Canadian Blood Services launched Sirens for Life
That's the message delivered by Canadian Blood Services and local emergency services personnel today when they launched the annual Sirens for Life blood drive, that pits against one another local police, paramedics and firefighters in a challenge to collect the most blood.
“The need for blood doesn’t take a summer vacation, and paramedics, fire and police workers may know this more than most,” Annon Zubal, community development co-ordinator, said. “That’s one of the reasons these first responders are rallying together and rolling up their sleeves.”
As such, Canadian Blood Services at 235 Cedar St. will be open July 2 when most of the rest of the city will shut down for the statutory holiday, Zubal said.
As of noon on June 28, Canadian Blood Services still needed to fill about 60 per cent of it available time slots.
Police, fire and paramedic services personnel will roll up their sleeves over the next two months as part of Sirens for Life. They are going above and beyond the call of duty to rally behind this year’s Sirens for Life blood donor challenge to donate blood and help save lives.
The challenge runs from July 1 to Sept. 3 as the three branches compete to donate the most blood. The competition for bragging rights is friendly but every police, fire or EMS worker knows the importance of blood.
Dennis Melanson, superintendent of investigations and compliance for Sudbury EMS, said on a daily basis, paramedics see the need for blood donations.
“This is a great cause, we all have families who live in the area,” Melanson said. “This really is a small community, and the chances are great of knowing someone who will need a blood transfusion at some point in their life.”
Last year was the biggest turnout for Sudbury EMS, he said, with 29 units donated by staff, family and friends. It was enough for EMS to walk away with bragging rights, beating out Greater Sudbury Fire Service, the Ontario Provincial Police and Greater Sudbury Police Service.
“I've set a goal of 50 donations for our service this year,” Melanson said. “We've managed to win the title for the past two years, but I think this year is going to be tougher, because I've seen a few emails go out to the other services encouraging donations. The challenge is out there, and we're going to have to step up to win it again this year.”
For this year’s Canadian Blood Services’ Sirens for Life blood donor challenge, the goal is to collect 100 units of blood in northeastern Ontario and to increase the number of young, male, ethnically diverse registrants on the One Match Stem Cell and Marrow Network, Zubal said.
“I know the hard work and drive of our emergency services personnel will bring in more than we have targeted,” he said. “It's these people who are on the frontline every day and know lives can change in an instant.”

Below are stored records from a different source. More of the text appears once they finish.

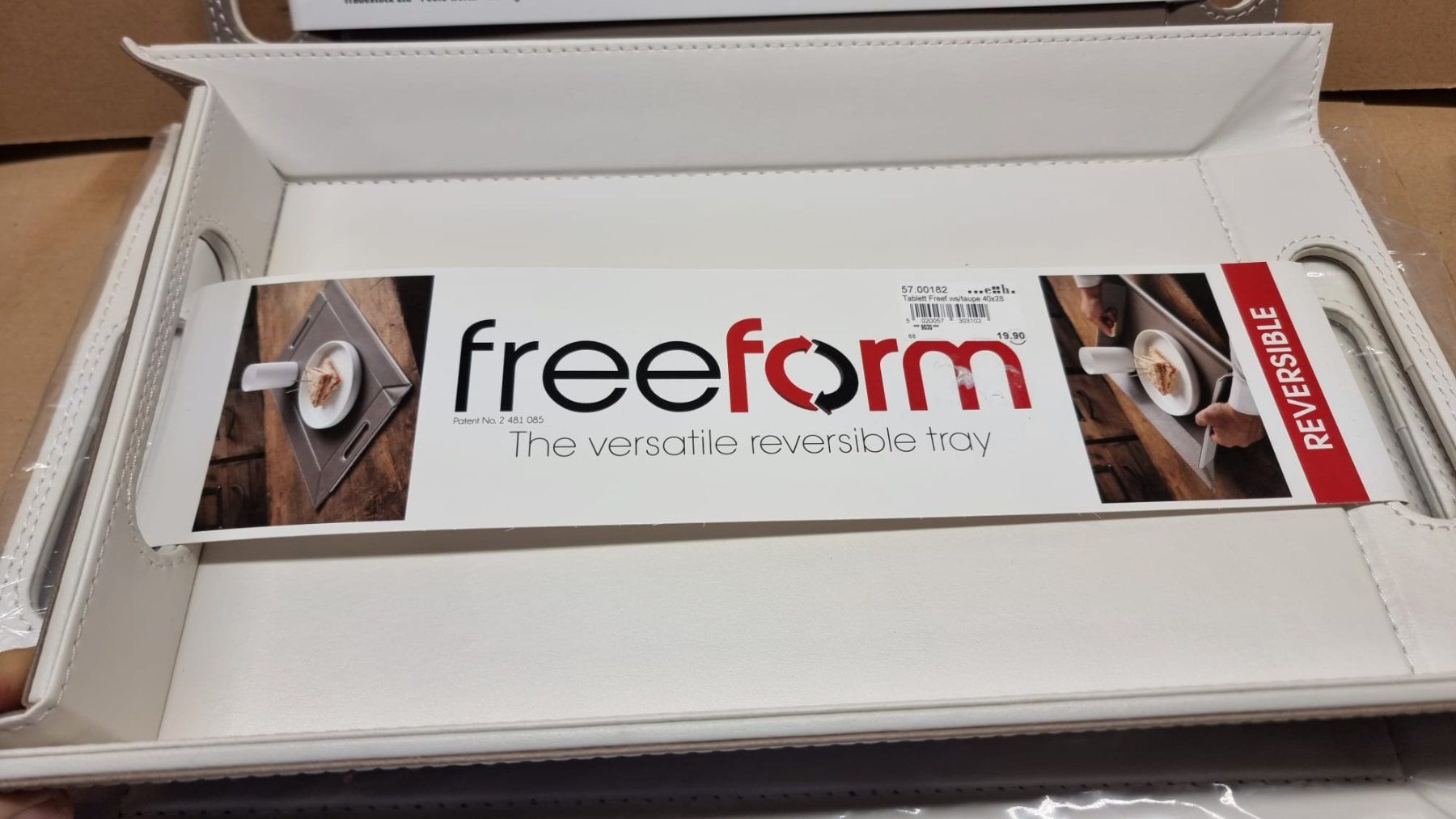 Untersetzer: 6 Stück FREEFORM wendbares Tablett & Tischset – Neu (gemäss Beschreibung) aus Rebstein von James-Dean 3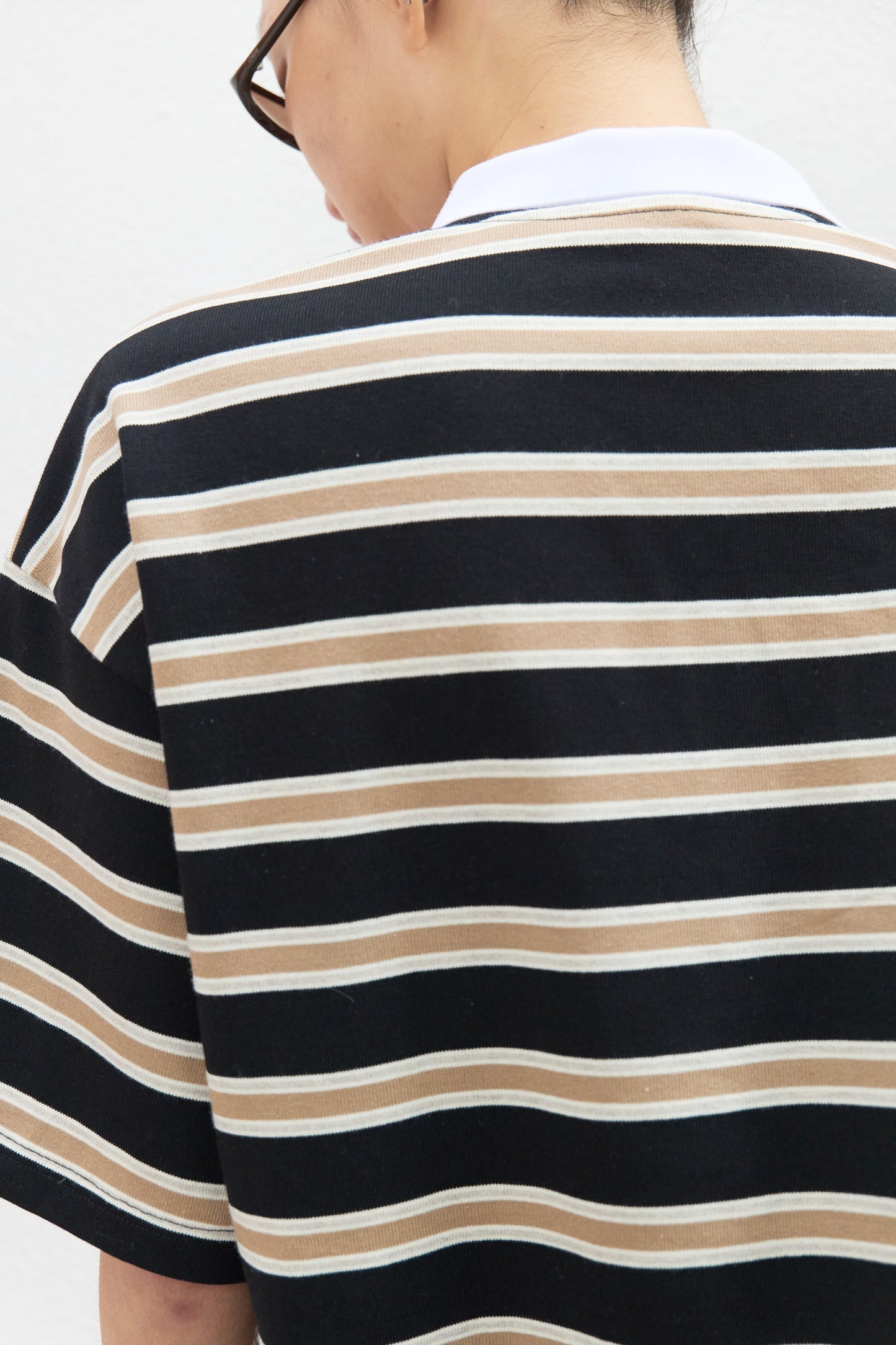 Seine Academy Striped Polo Knit
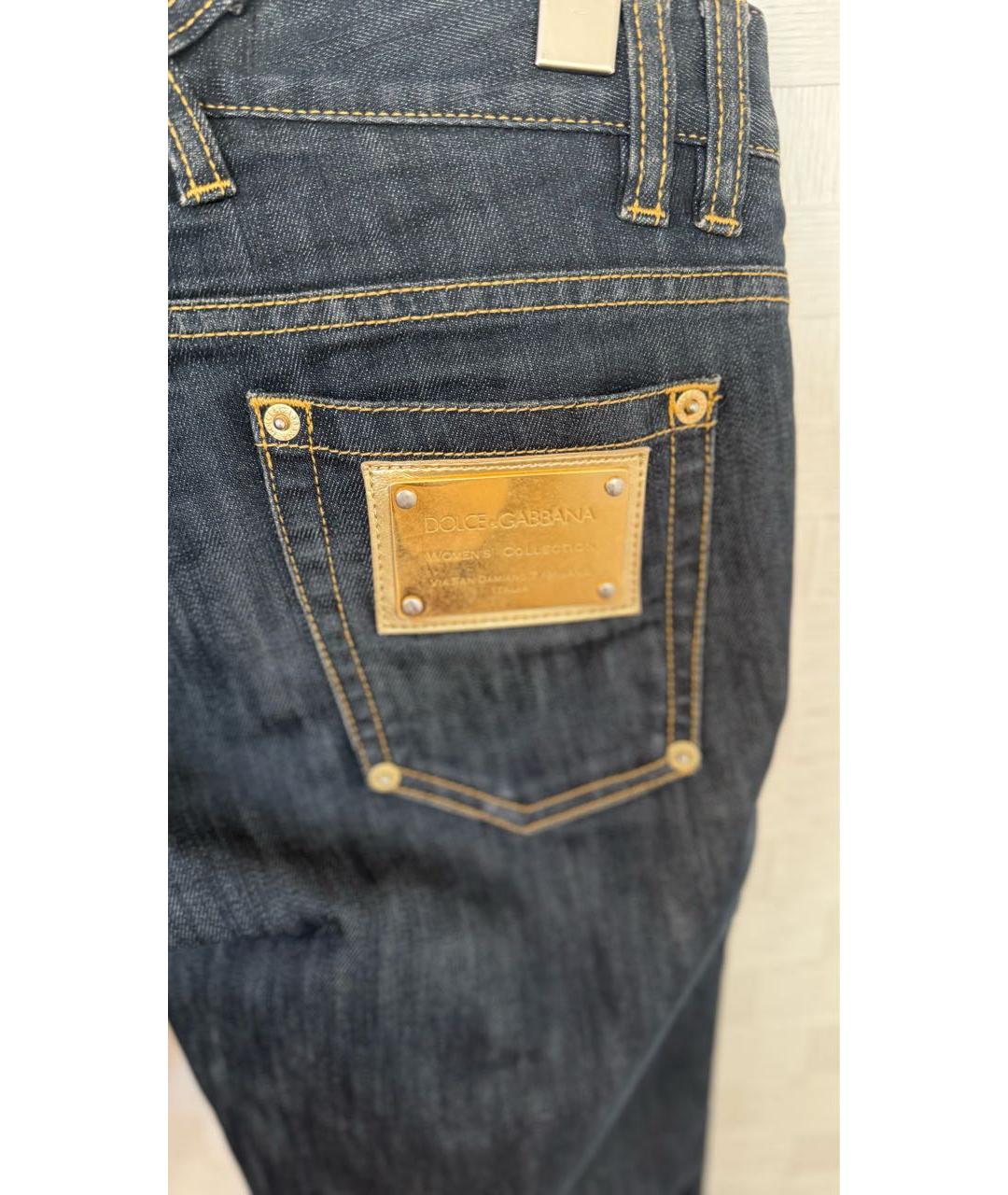 DOLCE&GABBANA Черные хлопковые джинсы слим, фото 3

For the month of July, Canadian Blood Services still has more than 500 open appointments at 235 Cedar St.; for the month of August, there are 700 open appointments still available.
“We need help, and we need the community to rally and help us hit our targets,” Zubal said.
Anyone can need blood at anytime. It can take 50 units of blood to save someone who has been in a car accident. That means 50 donors who need to come in to donate.”
Forecasts for July and September for northeastern Ontario is that about 20,000 units of blood will be needed for hospital and patient demand, he said. June, July and August is a very tough time of the year for Canadian Blood Services, because people are away on vacation, “and this is a way for us to keep the need for donations in the public.”